- **Exercise instructions**
The lines in the listing below are to be given again exactly, starting at the line holding "Screening for disease" and ending at the line holding "Accessing Pouring Pump". Do not include pictures.

- **Records for the exercise**

★ ★ ★

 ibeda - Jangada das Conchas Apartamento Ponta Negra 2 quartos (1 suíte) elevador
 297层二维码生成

★ ★ ★

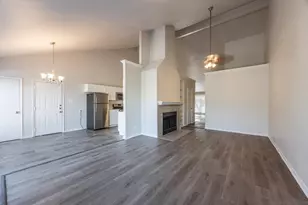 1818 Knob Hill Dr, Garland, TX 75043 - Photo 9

★ ★ ★

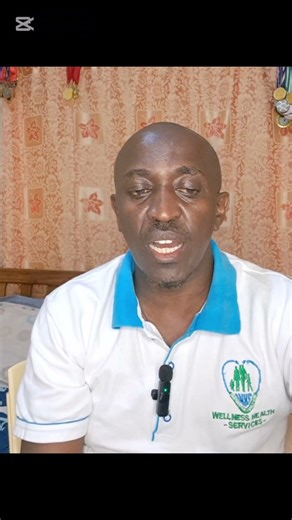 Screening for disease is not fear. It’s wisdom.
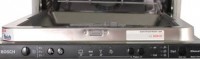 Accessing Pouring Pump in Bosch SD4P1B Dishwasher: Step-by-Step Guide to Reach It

★ ★ ★

- **Response**
 Screening for disease is not fear. It’s wisdom.
 Accessing Pouring Pump in Bosch SD4P1B Dishwasher: Step-by-Step Guide to Reach It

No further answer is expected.